The answer must consist of each line of the records below that contains the string "Tanzania".

_Records for processing_.
[Start of Attachment]

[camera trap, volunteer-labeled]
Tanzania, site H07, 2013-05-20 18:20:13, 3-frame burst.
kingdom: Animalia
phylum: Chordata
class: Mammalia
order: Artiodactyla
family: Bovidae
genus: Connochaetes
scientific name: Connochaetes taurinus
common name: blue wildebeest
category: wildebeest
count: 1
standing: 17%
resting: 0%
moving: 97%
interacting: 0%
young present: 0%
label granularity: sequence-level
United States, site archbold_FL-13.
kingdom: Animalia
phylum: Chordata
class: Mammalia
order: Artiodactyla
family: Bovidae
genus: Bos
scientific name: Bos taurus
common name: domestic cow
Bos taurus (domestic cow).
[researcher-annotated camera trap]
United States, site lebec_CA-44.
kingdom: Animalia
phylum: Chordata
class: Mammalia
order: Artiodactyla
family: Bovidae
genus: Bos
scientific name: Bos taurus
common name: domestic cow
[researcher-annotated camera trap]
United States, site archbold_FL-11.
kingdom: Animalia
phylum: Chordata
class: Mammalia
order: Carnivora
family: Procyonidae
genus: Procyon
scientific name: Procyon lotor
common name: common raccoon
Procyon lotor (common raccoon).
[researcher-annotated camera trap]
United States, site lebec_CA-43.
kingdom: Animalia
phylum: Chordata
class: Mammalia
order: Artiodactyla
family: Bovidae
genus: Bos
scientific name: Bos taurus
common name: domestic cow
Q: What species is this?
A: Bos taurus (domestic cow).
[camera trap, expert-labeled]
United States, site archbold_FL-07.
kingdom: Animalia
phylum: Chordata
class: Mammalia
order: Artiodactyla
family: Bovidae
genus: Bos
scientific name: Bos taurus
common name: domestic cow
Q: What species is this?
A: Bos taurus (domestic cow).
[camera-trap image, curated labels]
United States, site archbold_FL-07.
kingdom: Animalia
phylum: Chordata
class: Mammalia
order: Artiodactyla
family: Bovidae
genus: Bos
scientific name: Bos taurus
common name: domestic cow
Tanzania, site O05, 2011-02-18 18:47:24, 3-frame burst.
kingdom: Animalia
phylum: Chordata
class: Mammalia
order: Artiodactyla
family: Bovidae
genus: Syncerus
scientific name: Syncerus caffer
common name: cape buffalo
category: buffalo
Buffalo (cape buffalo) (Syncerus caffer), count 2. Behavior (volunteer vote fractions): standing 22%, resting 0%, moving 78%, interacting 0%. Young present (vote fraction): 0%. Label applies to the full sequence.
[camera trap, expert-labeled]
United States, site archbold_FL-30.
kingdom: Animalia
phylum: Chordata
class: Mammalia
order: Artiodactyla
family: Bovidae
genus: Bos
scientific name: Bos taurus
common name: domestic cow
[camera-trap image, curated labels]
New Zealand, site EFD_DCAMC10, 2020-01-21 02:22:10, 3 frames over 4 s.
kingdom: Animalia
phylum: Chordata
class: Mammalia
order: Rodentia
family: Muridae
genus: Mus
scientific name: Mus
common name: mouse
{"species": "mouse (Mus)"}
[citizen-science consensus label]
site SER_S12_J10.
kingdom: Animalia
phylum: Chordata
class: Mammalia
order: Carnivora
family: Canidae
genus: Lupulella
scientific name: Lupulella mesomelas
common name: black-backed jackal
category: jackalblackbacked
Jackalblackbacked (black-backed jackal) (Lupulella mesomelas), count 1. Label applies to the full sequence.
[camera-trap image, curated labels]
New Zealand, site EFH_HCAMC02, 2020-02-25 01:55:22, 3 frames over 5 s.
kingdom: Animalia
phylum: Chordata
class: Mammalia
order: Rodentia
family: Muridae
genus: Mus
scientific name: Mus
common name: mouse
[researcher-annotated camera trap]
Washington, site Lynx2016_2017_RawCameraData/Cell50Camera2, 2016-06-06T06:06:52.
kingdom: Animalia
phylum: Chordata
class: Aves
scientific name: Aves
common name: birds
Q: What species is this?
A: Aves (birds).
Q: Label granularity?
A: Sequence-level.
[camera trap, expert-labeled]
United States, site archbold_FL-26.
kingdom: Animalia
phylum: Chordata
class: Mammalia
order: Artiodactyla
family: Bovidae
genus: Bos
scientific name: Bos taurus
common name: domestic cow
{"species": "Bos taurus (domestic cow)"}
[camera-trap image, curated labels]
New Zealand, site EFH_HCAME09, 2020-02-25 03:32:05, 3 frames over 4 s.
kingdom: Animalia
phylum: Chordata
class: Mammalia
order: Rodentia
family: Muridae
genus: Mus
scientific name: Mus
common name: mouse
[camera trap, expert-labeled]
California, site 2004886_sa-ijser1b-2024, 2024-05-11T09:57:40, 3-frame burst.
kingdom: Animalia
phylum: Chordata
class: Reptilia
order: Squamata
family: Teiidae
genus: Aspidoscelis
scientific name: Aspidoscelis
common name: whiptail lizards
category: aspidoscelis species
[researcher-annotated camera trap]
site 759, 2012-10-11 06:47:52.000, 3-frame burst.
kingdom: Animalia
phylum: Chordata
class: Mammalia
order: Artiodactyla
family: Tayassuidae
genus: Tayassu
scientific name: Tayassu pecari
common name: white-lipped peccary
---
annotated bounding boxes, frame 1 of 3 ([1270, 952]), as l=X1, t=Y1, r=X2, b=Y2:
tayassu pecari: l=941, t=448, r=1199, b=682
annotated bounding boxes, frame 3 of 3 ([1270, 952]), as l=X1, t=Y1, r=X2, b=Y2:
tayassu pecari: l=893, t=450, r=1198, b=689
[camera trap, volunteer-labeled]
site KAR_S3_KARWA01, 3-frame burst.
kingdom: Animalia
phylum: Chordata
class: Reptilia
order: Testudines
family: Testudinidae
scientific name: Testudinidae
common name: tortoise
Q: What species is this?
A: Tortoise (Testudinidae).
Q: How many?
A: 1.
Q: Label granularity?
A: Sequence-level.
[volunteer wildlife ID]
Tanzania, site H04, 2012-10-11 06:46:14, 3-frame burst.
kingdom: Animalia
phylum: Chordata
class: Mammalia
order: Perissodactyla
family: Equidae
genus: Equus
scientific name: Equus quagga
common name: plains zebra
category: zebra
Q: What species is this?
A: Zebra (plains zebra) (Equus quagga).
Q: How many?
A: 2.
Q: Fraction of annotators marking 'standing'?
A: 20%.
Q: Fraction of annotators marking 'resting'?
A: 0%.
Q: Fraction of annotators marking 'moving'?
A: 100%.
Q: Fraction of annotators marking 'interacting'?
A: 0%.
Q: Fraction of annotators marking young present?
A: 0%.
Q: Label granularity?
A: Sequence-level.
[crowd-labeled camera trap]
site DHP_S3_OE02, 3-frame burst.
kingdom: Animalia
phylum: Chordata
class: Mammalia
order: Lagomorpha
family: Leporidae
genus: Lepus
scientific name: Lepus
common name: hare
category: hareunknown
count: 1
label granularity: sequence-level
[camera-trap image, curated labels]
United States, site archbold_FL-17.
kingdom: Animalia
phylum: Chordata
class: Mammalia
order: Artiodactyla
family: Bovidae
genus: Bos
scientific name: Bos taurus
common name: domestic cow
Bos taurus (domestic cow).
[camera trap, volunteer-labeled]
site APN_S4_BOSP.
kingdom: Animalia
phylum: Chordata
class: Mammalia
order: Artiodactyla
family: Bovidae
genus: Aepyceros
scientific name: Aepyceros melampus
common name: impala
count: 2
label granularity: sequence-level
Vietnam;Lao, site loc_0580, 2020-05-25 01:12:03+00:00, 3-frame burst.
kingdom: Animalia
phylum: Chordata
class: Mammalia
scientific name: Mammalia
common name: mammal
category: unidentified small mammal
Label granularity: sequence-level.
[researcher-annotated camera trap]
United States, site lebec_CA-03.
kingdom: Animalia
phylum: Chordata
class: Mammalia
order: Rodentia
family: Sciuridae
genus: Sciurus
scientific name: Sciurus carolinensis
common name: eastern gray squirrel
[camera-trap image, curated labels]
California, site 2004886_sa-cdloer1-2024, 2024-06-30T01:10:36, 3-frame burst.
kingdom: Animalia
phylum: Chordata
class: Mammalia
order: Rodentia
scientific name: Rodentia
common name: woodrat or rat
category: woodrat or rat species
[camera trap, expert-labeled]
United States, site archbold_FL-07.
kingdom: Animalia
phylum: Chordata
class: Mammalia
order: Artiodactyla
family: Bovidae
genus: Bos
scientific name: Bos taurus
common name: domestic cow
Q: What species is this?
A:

[End of Attachment]

_Solution to this task_.
Tanzania, site H07, 2013-05-20 18:20:13, 3-frame burst.
Tanzania, site O05, 2011-02-18 18:47:24, 3-frame burst.
Tanzania, site H04, 2012-10-11 06:46:14, 3-frame burst.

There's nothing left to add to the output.